We noticed on a couple of client sites that bandwidth was being sucked and vaporized into a no-return-on-investment void. After some statistics / analytics investigation we noticed that these two search engines bots were hammering the server quite hard. However they were completely ignoring the robots text file.
For a fix to this I got in contact with Paul Arlott from Tolra Systems who always loves a good challenge and we implemented the following into the top of the HTACCESS file that so far seems to have blocked the Baidu, and Yandex bots from spidering the website.
“———————————————————————————–
SetEnvIfNoCase User-agent “Baidu” spammer=yes
SetEnvIfNoCase User-agent “Yandex” spammer=yes
SetEnvIfNoCase User-agent “Sosospider” spammer=yes
<Limit GET PUT POST>
order deny,allow
deny from env=spammer
</Limit>
————————————————————————————-”
So far so good, and of course any determined app will always try and find a way through. Let us know how you have blocked unwanted spiders from your website?
Don’t Block the Spiders
In contrast to the above, please do not block these search spiders if you are doing business in Russia, and/or China. The Yandex search engine is by far the most popular search engine in Russia with approximately 61% of the market share according to LiveInternet.ru stats. If you want your website indexed by Yandex then don’t block it.
UPDATE:
We have updated the file to include the Sosospider which we found repeatedly ‘hitting a server’.
Hey Vincent,
I came here because Baidu and Yandex bots are the main drain on my bandwidth for all the sites I administer. I actually wrote to baidu’s support department to beg them to stop hitting my website and for a while they did, but of course they came back.
Have you found the above fix to work without side effects since you’ve implemented it, because if so this will be awesome news!
Phil
Hi Phil,
Thanks for the response. It has been almost six months since we implemented it onto a couple of ecommerce sites we manage. So far so good. Your response prompted me to have a look through the stats and I found no incidents of any of the above bots. However, I have updated the post to include the ‘Sosospider’ another resource draining spider / bot.

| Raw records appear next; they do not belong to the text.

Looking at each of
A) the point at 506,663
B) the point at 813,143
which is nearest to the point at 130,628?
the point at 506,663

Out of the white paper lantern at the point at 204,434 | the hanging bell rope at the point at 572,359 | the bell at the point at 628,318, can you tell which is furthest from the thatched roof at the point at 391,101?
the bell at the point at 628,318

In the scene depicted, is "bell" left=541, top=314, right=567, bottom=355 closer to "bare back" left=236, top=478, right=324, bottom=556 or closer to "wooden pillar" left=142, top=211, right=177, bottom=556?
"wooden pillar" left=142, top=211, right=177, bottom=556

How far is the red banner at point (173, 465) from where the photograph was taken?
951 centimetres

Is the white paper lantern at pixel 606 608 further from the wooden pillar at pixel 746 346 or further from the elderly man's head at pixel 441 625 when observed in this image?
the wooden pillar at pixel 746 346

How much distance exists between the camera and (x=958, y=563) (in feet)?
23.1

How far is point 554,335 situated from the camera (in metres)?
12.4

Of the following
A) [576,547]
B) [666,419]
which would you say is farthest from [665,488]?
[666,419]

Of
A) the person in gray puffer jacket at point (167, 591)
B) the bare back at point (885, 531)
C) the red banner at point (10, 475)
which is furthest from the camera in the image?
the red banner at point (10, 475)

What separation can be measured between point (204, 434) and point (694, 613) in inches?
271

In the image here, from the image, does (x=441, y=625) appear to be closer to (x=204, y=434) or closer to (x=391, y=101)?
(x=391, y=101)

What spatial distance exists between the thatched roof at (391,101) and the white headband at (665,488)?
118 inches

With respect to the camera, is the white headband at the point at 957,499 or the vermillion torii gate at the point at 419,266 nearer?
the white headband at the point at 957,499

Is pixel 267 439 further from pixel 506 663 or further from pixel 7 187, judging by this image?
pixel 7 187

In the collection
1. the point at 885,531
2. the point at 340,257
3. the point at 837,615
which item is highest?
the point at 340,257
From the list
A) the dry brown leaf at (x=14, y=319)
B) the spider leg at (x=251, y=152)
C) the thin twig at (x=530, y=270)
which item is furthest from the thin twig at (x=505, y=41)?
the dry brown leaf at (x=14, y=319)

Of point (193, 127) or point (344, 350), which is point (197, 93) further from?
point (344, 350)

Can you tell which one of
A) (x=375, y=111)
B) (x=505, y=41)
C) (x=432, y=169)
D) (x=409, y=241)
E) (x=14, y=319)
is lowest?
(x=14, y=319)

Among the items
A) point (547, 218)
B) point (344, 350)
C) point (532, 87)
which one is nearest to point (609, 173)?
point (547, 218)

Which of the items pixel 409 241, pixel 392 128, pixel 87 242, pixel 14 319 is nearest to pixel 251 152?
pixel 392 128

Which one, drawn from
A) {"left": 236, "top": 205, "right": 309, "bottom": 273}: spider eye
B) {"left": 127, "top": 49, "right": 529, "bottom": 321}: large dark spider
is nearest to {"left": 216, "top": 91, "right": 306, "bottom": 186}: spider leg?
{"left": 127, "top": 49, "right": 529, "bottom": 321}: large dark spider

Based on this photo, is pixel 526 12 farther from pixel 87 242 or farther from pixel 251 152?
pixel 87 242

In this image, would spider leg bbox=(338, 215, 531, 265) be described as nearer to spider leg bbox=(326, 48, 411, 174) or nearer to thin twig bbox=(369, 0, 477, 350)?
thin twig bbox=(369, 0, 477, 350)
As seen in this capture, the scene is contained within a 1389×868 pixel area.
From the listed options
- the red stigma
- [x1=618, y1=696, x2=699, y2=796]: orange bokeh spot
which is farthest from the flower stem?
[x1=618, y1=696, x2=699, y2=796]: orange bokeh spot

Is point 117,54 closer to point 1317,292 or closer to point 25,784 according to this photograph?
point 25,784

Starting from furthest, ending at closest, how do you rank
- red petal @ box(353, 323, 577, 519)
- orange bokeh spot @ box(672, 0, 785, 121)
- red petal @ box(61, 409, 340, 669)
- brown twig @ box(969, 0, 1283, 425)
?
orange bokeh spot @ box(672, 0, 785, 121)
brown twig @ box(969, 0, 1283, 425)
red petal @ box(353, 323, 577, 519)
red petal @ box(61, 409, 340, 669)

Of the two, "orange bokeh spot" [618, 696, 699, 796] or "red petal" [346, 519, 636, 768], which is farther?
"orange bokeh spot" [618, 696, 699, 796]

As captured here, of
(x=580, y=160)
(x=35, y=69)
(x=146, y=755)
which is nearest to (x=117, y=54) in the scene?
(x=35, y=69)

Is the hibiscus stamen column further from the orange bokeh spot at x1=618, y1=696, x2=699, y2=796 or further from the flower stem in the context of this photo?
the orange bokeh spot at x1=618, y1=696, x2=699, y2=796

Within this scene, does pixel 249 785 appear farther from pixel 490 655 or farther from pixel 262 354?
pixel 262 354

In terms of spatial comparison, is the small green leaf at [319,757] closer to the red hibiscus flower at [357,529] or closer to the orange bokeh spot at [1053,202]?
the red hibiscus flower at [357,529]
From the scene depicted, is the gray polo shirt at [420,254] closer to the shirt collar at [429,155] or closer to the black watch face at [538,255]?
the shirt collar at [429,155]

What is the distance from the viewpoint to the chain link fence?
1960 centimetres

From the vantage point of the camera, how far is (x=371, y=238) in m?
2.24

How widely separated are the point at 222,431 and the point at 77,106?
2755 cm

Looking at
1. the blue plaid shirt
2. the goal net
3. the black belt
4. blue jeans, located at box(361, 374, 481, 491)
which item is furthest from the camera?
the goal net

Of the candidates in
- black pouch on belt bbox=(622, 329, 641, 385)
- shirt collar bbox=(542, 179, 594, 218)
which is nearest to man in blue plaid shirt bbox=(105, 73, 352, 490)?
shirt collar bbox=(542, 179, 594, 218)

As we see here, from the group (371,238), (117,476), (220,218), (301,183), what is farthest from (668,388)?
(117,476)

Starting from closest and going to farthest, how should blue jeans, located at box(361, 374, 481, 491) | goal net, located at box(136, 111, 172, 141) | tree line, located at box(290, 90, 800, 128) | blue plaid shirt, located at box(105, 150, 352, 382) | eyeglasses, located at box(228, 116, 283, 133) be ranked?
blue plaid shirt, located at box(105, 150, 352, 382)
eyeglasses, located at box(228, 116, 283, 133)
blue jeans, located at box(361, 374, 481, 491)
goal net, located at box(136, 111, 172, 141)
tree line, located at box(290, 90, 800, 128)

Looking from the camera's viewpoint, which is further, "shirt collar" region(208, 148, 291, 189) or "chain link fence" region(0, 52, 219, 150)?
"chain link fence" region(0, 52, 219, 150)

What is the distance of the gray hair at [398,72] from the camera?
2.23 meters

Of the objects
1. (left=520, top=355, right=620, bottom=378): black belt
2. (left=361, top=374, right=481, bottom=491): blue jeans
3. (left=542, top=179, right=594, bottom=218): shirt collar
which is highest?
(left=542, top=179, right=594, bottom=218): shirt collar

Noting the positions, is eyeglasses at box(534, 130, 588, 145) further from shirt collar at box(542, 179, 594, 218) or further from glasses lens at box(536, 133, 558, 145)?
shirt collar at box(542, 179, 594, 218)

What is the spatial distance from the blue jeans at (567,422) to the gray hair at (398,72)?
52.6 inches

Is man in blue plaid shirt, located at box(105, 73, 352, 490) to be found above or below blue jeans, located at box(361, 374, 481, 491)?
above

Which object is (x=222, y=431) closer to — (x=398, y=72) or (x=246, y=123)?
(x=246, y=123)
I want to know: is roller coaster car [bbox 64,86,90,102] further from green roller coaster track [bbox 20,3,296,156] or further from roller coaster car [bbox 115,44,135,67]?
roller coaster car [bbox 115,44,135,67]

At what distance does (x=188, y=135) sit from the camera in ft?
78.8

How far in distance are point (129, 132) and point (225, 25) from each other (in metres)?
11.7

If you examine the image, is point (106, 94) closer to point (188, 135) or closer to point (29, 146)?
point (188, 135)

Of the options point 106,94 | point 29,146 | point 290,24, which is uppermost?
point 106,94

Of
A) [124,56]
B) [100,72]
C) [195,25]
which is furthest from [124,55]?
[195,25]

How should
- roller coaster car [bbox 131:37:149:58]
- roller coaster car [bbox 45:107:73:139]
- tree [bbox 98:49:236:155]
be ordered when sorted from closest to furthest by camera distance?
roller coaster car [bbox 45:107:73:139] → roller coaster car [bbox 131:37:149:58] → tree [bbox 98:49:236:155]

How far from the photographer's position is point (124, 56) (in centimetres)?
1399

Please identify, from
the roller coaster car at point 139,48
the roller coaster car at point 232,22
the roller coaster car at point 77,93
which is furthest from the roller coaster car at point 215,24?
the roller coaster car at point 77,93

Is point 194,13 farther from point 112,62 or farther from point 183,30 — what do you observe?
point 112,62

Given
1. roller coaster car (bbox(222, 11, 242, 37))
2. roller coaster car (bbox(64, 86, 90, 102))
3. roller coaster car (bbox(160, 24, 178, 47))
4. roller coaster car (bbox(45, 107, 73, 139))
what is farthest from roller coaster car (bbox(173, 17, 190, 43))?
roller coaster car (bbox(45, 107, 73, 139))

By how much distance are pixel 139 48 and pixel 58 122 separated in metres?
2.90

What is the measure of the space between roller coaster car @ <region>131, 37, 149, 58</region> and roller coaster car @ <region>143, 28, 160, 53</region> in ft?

Let us know how you get along.
Vincent
I was hoping this was going to resolve my issue with these bots and their CPU drain but alas your fix at least for me has not been successful in blocking them. 🙁 I have added this code to five off my domains and they are still getting bombarded. Total Bummer…
hy vicent. Sry for my english
i have this rules in my htaccess. is ok like that or.. is better in your way ? I don’t know the difference. Some use this, some use like u with SetEnvIfNoCase how is better?
RewriteCond %{HTTP_USER_AGENT} ^Baidu [OR]
RewriteCond %{HTTP_USER_AGENT} ^Yandex [OR]
RewriteCond %{HTTP_USER_AGENT} ^Sosospider [OR]
RewriteRule ^.* – [F,L]
Hi Daniel, there’s more than one way to send the bots away and either method should work just fine.
You can even catch the request in your CMS and issue 403 messages to the bot, you’ll still see the request to the site in that case but you won’t be serving up any data, therefore if it’s done right there’s minimal load on the server.
It’s working for us and has reduced bandwidth usage. We do not mind blocking spiders from China or Russia as were only selling into the UK.